Opinião
O destino do País e do bolsonarismo está nas mãos de Aras e Lira. Salve-se quem puder…
Se o Brasil não fosse este Brasil, Bolsonaro e sua turma estariam recolhidos ao hospício
A pretensa normalidade da situação brasileira exprime-se também por meio de outra falácia: é do conhecimento até do mundo mineral que a legalidade se manifesta por meio das leis que, no caso do Brasil de Bolsonaro, estão aí para consagrar toda a clamorosa injustiça em vigor. Sabemos da iminência da divulgação das conclusões da CPI da Pandemia, algumas delas já divulgadas precipitadamente. Mas de que vale a decisão da CPI por mais certeira? Mesmo denunciado o presidente da República como criminoso, a decisão relativa ao seu mandato há de passar pela Procuradoria-Geral da República e pela liderança da Câmara.
Contamos nestes postos-chave com Augusto Aras e Arthur Lira, respectivamente, serviçais de Bolsonaro. Eles se incumbirão de tornar letra morta as justas denúncias da CPI. Donde uma pergunta a mais dirigida aos indignados botões: que legalidade é esta disposta tão somente a premiar a vontade dos donos do poder? No fundo, é a mesma legalidade que aceita sem maiores objeções o calendário eleitoral ditado pelos golpistas, depois da derrubada de Dilma Rousseff, da condenação sem provas de Lula, das tramoias de Sergio Moro e Deltan Dallagnol já condenadas pelo próprio Supremo Tribunal Federal, e do governo do usurpador Michel Temer, com o desmonte da CLT e da Justiça do Trabalho, sem contar a tentativa de acabar com o SUS.

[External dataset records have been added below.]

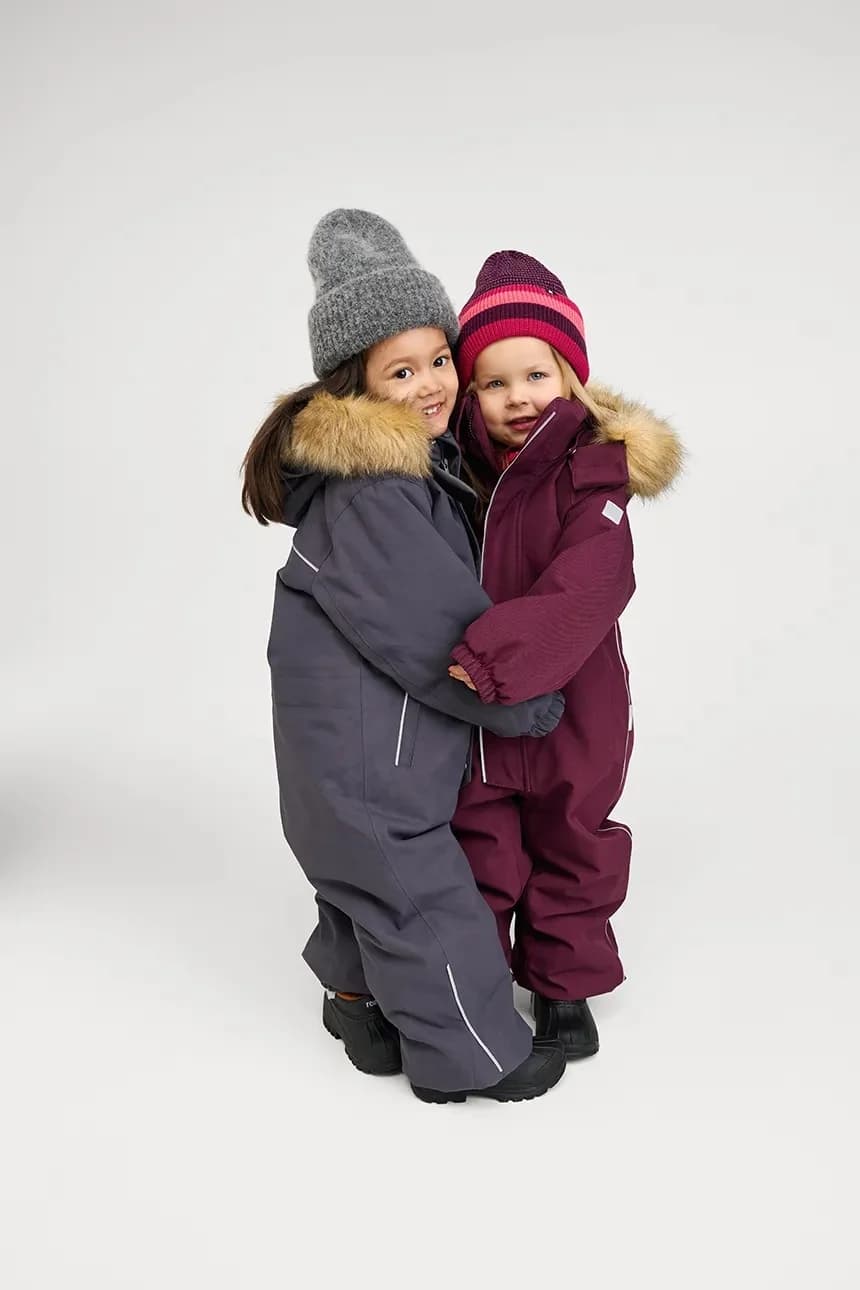 Детская шапка Hiippa из смесовой шерсти. - фото 9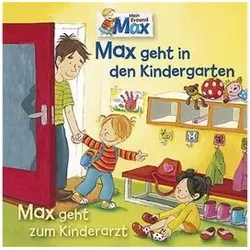 BUSCH 5395882 CD Max 11: geht in Kindergart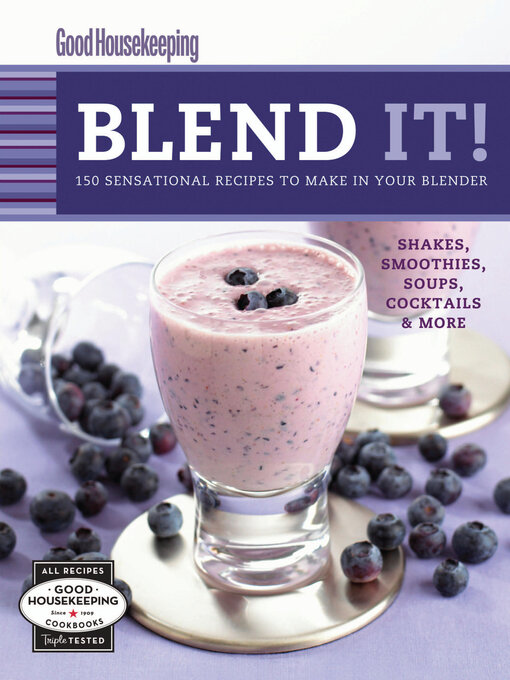 Title details for Good Housekeeping Blend It! by Barbara Chernitz - Available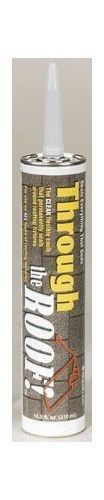 Through the roof elastomeric roof sealant clear 10.1 oz for sale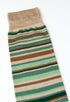 Effio Sok streep zand groen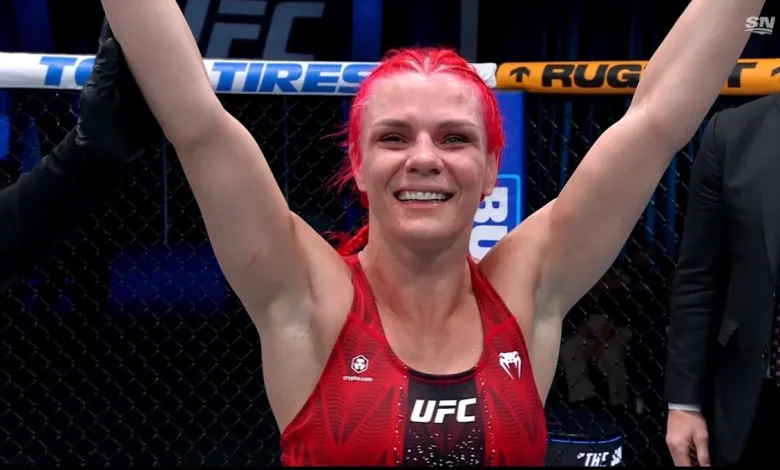 UFC Fight Night 269 results: Gillian Robertson outworks Amanda Lemos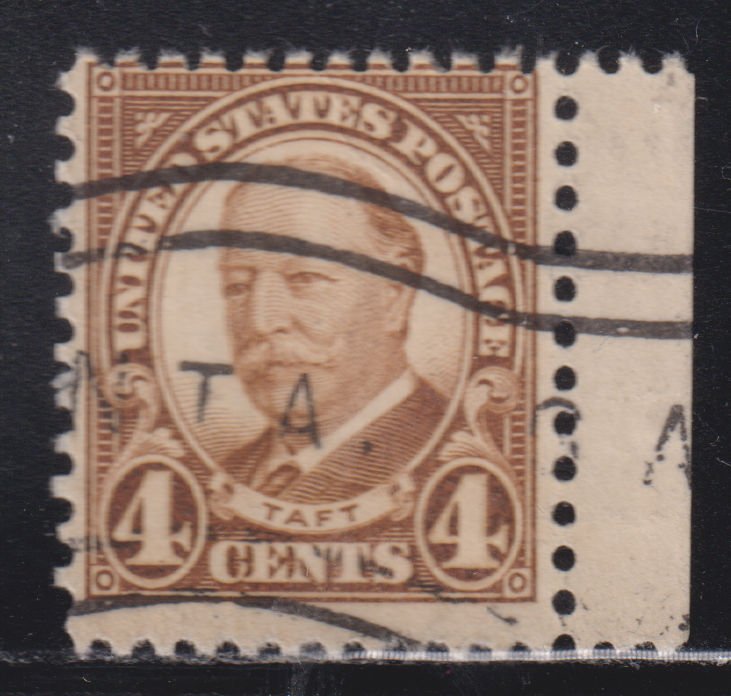 United States 685 William H. Taft 1930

Ao cabo, chegam Jair Bolsonaro e o seu bolsonarismo. Trazem a eterna ameaça do golpe – a hipótese não é descartável – e da reeleição do criminoso. Trata-se de um circuito fechado e sem alternativas, graças à perfeita orquestração da manobra que garante o ex-capitão no Planalto. Exaltar a ilegalidade, enquanto Aras e Lira são os intérpretes da lei, configura o enésimo crime. Tanto o procurador-geral quanto o presidente da Câmara protagonizariam a contento, e até com brilho, um filme intitulado A Trapaça. Para tanto, as fisionomias representam uma contribuição indispensável.
Uma gangue da Chicago dos anos 20 e 30 não conseguiria provocar o descalabro de um país inteiro entregue ao seu destino, com uma particularidade a ressaltar: a polícia, pelo menos parte dela, se esforçava então para manter a legalidade. Por aqui seria pura quimera. Não é de se estranhar que os mais tradicionais donos do poder se unam na aliança pela terceira via, na evidente opção de um país a salvo dos crimes bolsonaristas, mas também de qualquer sinal do chamado esquerdismo, a favor de um povo incapaz até hoje de qualquer gênero de reação aos vexames e humilhações constantemente sofridos.
Perfeitos para estrelar o filme intitulado A Trapaça. (FOTO: Andressa Anholete/Getty Images/AFP e Sergio Lima/AFP)
Recordo um antigo ditado segundo o qual pior de tudo é estar no mato sem cachorro. Arrisco-me a dizer que nunca estivemos embrenhados em uma situação tão difícil de reverter. É como se o País, muito além de perder o rumo, tivesse dado sequência aos seus humores e tendências naturais. De fato, a nossa história nos conduz até aqui de forma absurdamente consequente, a um cenário ainda medieval, onde casa-grande e senzala continuam de pé.
De certa maneira, há brasileiros a merecer Bolsonaro. Outros não se dão conta de coisa alguma, nem mesmo da sua inexorável miséria física e mental. Certo teria sido encerrar o ciclo golpista e, inocentado Lula, convocar eleições para decidir o futuro. É o que se daria em um país democrático e civilizado. É, infelizmente, o que ainda não somos e possivelmente estejamos muito longe de ser e, a julgar pela conjuntura atual, cada vez mais distantes. A normalidade aparente é uma farsa, a legalidade um ardil, enquanto o cenário se apinha cada vez mais de figuras similares a Aras e Lira, ambos representativos da resistência de Bolsonaro e dos crimes cometidos contra o País e seu povo.
Não estamos à deriva, já ficamos encalhados. Se o Brasil não fosse este Brasil, Bolsonaro e sua turma estariam recolhidos ao hospício.
Publicado na edição nº 1180 de CartaCapital, em 21 de outubro de 2021.